Microinjection commonly results in mosaic F0 founder animals that are then screened for the exact knockout/knockin in the F1 generation following subsequent breeding. This technique is very effective in rodent experiments but is not suited to cattle because of their long gestational periods and single pregnancies. A cattle F0 and F1 system would take more than 3 years and require high costs. Consequently, most genome edited cattle are produced using a SCNT approach. However, live, healthy calf offspring are limited when SCNT is employed because of abnormal reprograming during embryogenesis. In our study, microinjection was used to produce live, healthy genome edited calves. Randomly selected blastocysts were analyzed in vitro by sgRNA/Cas9 mRNA and a 81.3 ± 17.2% knockout efficiency rate was found. Embryo transfer was performed and a lower MSTN mutant cow generation rate of 17.6% was found in vivo. It is possible that non-mutated blastocysts were selected during the randomly selected process. In the future, to improve the efficiency of producing mutated offspring a portion of the blastocysts could be biopsied prior to transfer to identify possible mutations [27].

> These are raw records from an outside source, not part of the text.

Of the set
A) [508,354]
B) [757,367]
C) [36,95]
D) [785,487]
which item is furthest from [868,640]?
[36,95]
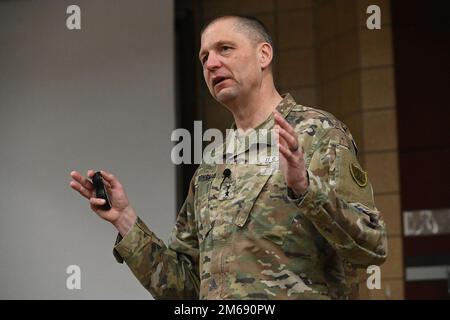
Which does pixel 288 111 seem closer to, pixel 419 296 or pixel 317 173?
pixel 317 173

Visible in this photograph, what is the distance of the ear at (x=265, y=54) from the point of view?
2.80 meters

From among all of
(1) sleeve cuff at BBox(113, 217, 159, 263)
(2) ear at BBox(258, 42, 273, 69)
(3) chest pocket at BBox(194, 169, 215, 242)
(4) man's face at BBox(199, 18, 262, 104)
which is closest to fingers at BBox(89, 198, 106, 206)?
(1) sleeve cuff at BBox(113, 217, 159, 263)

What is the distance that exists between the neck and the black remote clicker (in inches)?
16.5

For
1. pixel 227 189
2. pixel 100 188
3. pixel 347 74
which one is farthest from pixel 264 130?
pixel 347 74

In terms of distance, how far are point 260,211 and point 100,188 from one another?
46 centimetres

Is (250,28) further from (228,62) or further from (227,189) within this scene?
(227,189)

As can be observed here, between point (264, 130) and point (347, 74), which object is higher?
point (347, 74)

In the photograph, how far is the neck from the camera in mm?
2758

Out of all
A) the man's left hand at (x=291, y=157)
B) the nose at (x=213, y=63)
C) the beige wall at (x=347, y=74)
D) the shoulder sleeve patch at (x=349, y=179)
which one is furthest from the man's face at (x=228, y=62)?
the beige wall at (x=347, y=74)

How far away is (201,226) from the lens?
2.70 meters

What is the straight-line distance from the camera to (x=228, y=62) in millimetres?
2715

Genotyping analysis showed another interesting result. When mRNA of sgRNA and Cas9 was introduced into cells and embryos (blastocysts) various mutant pattern (-12, -10, -3, -2, -1, +1; Figure 1B) were shown, but only one mutant pattern (-12bps) was observed in genome edited calves. It is difficult to explain why only one pattern is observed in all MSTN mutated calves. One possible theory is that the cells with the other mutated pattern may be embryonic lethal at some time after the point of embryo transfer. Future studies will focus on improving in vitro and in vivo efficiency.
In conclusion, we demonstrated, for the first time, that microinjection of Cas9 mRNA and sgRNA for MSTN into in vitro fertilized embryos can produce live, genome edited, Korean beef calves—including one calf with biallelic mutation. These calves will be served as a model for the future development of CRISPR–Cas9 technology in the agricultural industries.